Whilst the 1920’s may have been Halliday’s most productive
period in terms of vessel design, in the
1930’s there was a greater focus on consultancy work, in particular on
auxiliary and sailing craft. Whilst Halliday spent much of his professional
life working as a marine engineer and designer of principally powered
craft, he was a keen sailor and between 1906 and 1910 owned ‘Minx’, a wooden
centre board sloop of 3 tons, built 1900 by Bathurst, Tewkesbury and
‘Nanette’ a 1 ton sloop built by Dixon Bros, Southampton in 1906. In the
1950’s he co-owned ‘Sally’ a 16 ft. sailing dinghy designed by F. C. Morgan
Giles and built in 1933, with J. H. Corah, who he had worked
professionally with for many years. His yachting exploits are not
fully known but he is believed to have crewed aboard King George V’s
yacht, 'Britannia' and was the Honorary Seamanship Instructor of the Little
Ship Club from 1928.
By the mid 1930’s Halliday was advertising his
services in the yachting press as a “Nautical Adviser, Surveyor,
Naval Architect, Supervisor & Yacht Agent” alongside Laurent Giles, Fred
Shepherd, James Silver, Donald Hotchkiss, G. L. Watson and W. G. McBryde
amongst others and was listed in the Yachtsman’s Annual and Who’s Who
(1938).
Examples of his work during this period include
the re-rigging of Rendle F. Holmes’s yacht ‘Amazon’, working alongside
Cubitt’s Yacht Basin Ltd., Chiswick and Kaygee Contracts when 'Amazon'
was re-powered and refurbished in 1938. Halliday designed numerous sail
plans: ‘Sunfinder II’ (1930), the motor yacht owned by W. M. Jameson
(Halliday is mentioned in book “Sunfinders: A Floating Home”, 1937); a
sail & rigging plan and the installation of a new engine in the
auxiliary motor yacht ‘Bill Adams’ (1930) and an unusual square sail
plan for J. H. Corah’s auxiliary yacht ‘Pelagia’ (1937) amongst
others.
He continued his work designing modifications to
powered craft during the 1930’s also, including ‘Seran’ (1934), the 62
ft. Thornycroft motor yacht ‘Poisson Sorcier’ (1934) – replacing the
existing transom sterns with fashionable canoe sterns - and the
re-engining of J. H. Corah’s 58 ton, 1914 motor yacht ‘Ladybelle’ (1935).

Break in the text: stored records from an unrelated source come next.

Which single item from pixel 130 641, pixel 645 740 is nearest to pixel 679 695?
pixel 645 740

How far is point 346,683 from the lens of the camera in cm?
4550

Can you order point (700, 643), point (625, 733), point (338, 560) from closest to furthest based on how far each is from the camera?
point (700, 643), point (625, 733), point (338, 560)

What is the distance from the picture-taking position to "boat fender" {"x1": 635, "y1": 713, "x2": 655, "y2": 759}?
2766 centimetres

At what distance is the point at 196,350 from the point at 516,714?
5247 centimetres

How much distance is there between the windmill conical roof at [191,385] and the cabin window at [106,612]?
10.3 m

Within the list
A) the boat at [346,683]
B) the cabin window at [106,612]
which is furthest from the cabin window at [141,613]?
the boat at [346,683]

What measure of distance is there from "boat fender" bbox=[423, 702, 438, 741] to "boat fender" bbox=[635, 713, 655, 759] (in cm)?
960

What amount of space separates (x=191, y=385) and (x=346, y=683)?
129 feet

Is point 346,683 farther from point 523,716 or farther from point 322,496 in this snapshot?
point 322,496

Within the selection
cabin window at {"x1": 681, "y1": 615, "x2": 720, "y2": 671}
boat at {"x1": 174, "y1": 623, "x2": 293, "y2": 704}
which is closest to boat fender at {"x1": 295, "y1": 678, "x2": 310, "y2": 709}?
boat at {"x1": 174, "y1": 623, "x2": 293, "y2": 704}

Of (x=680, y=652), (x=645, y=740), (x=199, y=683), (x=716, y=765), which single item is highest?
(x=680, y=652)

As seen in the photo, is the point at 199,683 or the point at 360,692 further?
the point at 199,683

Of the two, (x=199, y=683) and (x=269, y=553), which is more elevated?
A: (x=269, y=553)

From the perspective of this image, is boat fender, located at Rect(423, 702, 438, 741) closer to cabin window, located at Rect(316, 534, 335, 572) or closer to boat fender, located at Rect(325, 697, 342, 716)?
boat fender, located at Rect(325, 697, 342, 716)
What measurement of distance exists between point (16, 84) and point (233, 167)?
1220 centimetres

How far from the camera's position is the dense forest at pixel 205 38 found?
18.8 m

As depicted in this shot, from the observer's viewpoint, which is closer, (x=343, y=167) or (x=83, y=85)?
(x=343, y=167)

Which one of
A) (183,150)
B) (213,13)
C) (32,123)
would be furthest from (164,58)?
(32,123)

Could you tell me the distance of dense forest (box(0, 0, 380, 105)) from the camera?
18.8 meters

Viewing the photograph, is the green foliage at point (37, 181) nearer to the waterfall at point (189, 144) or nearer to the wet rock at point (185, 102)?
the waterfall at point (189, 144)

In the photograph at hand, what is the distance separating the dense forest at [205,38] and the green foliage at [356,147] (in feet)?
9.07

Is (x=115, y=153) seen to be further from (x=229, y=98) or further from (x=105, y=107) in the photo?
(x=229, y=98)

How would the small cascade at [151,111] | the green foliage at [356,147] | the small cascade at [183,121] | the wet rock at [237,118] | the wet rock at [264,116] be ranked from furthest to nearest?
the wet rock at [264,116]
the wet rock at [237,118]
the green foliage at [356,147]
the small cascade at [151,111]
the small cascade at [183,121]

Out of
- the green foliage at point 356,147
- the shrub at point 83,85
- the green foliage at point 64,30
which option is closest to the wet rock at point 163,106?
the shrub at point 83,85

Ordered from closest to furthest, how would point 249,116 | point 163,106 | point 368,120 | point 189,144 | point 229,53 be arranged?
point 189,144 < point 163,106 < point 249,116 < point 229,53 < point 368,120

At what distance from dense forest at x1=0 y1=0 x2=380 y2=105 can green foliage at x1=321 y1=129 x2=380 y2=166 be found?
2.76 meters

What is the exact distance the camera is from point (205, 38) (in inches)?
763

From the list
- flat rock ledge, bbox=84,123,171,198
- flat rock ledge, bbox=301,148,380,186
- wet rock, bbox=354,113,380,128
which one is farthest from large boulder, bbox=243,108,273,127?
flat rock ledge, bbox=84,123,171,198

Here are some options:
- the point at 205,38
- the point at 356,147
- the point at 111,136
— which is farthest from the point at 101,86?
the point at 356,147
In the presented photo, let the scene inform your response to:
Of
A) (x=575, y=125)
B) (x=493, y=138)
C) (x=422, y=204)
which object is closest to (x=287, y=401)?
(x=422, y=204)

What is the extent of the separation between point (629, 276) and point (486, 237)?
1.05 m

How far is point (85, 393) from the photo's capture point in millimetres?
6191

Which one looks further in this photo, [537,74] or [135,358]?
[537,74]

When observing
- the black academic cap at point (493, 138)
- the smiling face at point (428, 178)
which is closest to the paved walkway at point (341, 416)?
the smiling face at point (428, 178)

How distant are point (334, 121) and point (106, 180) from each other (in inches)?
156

In addition, Halliday continued to design a small number of
auxiliary yachts and motor yachts, including an outline design for C. H.
Lightoller (1930), second officer on board RMS Titanic, who subsequently went
on to acquire and convert the Dunkirk Little Ship, ‘Sundowner’.
During the war years Halliday was heavily involved in
providing training to London based members of the Royal Naval Volunteer
Supplementary Reserve at the Little Ship Club. He continued to undertake ad hoc
design and consultancy work in the late 1940's principally for L.S.C. members
before retiring from an active role in the club in 1950. He remained an
active member of the Thames Shiplover's Society and The World Ship Society, both
of which met in the basement coffee room of the Baltic Exchange, St. Mary Axe.
As late as 1951, aged 76, Halliday was appointed an Assessor in the
Formal Investigation into the loss of the sailing vessel ‘Wangle III’
owned by the Mortlake (Surrey) Group of Sea Scouts.
Higley Halliday died on 27 December 1962 at the Royal Masonic Hospital, Ravenscourt Park aged 87.